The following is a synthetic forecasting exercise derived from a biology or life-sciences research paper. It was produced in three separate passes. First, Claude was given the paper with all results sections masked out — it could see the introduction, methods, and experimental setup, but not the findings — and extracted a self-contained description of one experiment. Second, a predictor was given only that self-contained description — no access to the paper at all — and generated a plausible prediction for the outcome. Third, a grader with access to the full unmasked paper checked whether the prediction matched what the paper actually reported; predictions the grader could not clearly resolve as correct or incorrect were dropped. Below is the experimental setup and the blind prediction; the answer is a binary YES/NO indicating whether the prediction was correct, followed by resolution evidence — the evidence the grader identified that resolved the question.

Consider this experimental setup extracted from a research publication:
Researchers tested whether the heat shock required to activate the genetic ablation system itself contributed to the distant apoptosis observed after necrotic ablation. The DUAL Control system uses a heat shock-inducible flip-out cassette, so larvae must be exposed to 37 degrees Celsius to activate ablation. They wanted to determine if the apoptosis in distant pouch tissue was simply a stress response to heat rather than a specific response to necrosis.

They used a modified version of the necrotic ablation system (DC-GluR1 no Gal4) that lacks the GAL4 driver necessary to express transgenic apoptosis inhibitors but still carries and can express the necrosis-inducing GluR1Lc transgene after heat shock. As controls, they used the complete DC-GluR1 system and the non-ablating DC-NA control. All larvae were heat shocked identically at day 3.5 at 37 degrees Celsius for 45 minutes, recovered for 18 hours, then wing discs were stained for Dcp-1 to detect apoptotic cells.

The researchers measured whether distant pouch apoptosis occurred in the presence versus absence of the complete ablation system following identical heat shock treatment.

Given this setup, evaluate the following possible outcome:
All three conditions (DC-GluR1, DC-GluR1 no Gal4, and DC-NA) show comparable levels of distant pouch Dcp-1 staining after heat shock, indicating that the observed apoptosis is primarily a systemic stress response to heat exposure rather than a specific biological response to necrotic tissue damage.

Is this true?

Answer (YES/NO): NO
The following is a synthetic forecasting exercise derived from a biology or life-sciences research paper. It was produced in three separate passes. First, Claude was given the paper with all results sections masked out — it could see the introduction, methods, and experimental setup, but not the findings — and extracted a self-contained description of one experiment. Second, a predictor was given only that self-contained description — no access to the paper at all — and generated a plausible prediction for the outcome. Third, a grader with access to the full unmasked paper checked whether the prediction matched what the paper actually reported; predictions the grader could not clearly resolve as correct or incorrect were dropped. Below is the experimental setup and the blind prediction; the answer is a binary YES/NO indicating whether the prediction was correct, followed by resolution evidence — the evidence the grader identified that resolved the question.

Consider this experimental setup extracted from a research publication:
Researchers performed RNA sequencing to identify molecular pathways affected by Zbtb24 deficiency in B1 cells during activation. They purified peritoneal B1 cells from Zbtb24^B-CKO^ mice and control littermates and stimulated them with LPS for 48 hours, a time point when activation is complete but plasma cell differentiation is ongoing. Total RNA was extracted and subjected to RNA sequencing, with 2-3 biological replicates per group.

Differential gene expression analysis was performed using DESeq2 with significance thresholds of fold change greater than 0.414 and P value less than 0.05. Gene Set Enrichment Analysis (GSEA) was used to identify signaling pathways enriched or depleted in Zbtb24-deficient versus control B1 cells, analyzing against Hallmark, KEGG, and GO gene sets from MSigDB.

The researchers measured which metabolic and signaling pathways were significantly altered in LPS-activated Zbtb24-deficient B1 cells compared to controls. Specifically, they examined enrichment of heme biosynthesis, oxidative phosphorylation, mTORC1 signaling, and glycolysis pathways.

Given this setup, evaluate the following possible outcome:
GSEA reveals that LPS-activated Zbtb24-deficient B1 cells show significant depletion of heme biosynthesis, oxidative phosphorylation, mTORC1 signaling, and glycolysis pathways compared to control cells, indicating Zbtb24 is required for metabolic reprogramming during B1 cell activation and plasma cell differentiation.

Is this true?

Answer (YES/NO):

- _Task brief_
In full and without alteration, write out each record.

- _Output for this exercise_
The following is a synthetic forecasting exercise derived from a biology or life-sciences research paper. It was produced in three separate passes. First, Claude was given the paper with all results sections masked out — it could see the introduction, methods, and experimental setup, but not the findings — and extracted a self-contained description of one experiment. Second, a predictor was given only that self-contained description — no access to the paper at all — and generated a plausible prediction for the outcome. Third, a grader with access to the full unmasked paper checked whether the prediction matched what the paper actually reported; predictions the grader could not clearly resolve as correct or incorrect were dropped. Below is the experimental setup and the blind prediction; the answer is a binary YES/NO indicating whether the prediction was correct, followed by resolution evidence — the evidence the grader identified that resolved the question.

Consider this experimental setup extracted from a research publication:
Researchers tested whether the heat shock required to activate the genetic ablation system itself contributed to the distant apoptosis observed after necrotic ablation. The DUAL Control system uses a heat shock-inducible flip-out cassette, so larvae must be exposed to 37 degrees Celsius to activate ablation. They wanted to determine if the apoptosis in distant pouch tissue was simply a stress response to heat rather than a specific response to necrosis.

They used a modified version of the necrotic ablation system (DC-GluR1 no Gal4) that lacks the GAL4 driver necessary to express transgenic apoptosis inhibitors but still carries and can express the necrosis-inducing GluR1Lc transgene after heat shock. As controls, they used the complete DC-GluR1 system and the non-ablating DC-NA control. All larvae were heat shocked identically at day 3.5 at 37 degrees Celsius for 45 minutes, recovered for 18 hours, then wing discs were stained for Dcp-1 to detect apoptotic cells.

The researchers measured whether distant pouch apoptosis occurred in the presence versus absence of the complete ablation system following identical heat shock treatment.

Given this setup, evaluate the following possible outcome:
All three conditions (DC-GluR1, DC-GluR1 no Gal4, and DC-NA) show comparable levels of distant pouch Dcp-1 staining after heat shock, indicating that the observed apoptosis is primarily a systemic stress response to heat exposure rather than a specific biological response to necrotic tissue damage.

Is this true?

Answer (YES/NO): NO
The following is a synthetic forecasting exercise derived from a biology or life-sciences research paper. It was produced in three separate passes. First, Claude was given the paper with all results sections masked out — it could see the introduction, methods, and experimental setup, but not the findings — and extracted a self-contained description of one experiment. Second, a predictor was given only that self-contained description — no access to the paper at all — and generated a plausible prediction for the outcome. Third, a grader with access to the full unmasked paper checked whether the prediction matched what the paper actually reported; predictions the grader could not clearly resolve as correct or incorrect were dropped. Below is the experimental setup and the blind prediction; the answer is a binary YES/NO indicating whether the prediction was correct, followed by resolution evidence — the evidence the grader identified that resolved the question.

Consider this experimental setup extracted from a research publication:
Researchers performed RNA sequencing to identify molecular pathways affected by Zbtb24 deficiency in B1 cells during activation. They purified peritoneal B1 cells from Zbtb24^B-CKO^ mice and control littermates and stimulated them with LPS for 48 hours, a time point when activation is complete but plasma cell differentiation is ongoing. Total RNA was extracted and subjected to RNA sequencing, with 2-3 biological replicates per group.

Differential gene expression analysis was performed using DESeq2 with significance thresholds of fold change greater than 0.414 and P value less than 0.05. Gene Set Enrichment Analysis (GSEA) was used to identify signaling pathways enriched or depleted in Zbtb24-deficient versus control B1 cells, analyzing against Hallmark, KEGG, and GO gene sets from MSigDB.

The researchers measured which metabolic and signaling pathways were significantly altered in LPS-activated Zbtb24-deficient B1 cells compared to controls. Specifically, they examined enrichment of heme biosynthesis, oxidative phosphorylation, mTORC1 signaling, and glycolysis pathways.

Given this setup, evaluate the following possible outcome:
GSEA reveals that LPS-activated Zbtb24-deficient B1 cells show significant depletion of heme biosynthesis, oxidative phosphorylation, mTORC1 signaling, and glycolysis pathways compared to control cells, indicating Zbtb24 is required for metabolic reprogramming during B1 cell activation and plasma cell differentiation.

Is this true?

Answer (YES/NO):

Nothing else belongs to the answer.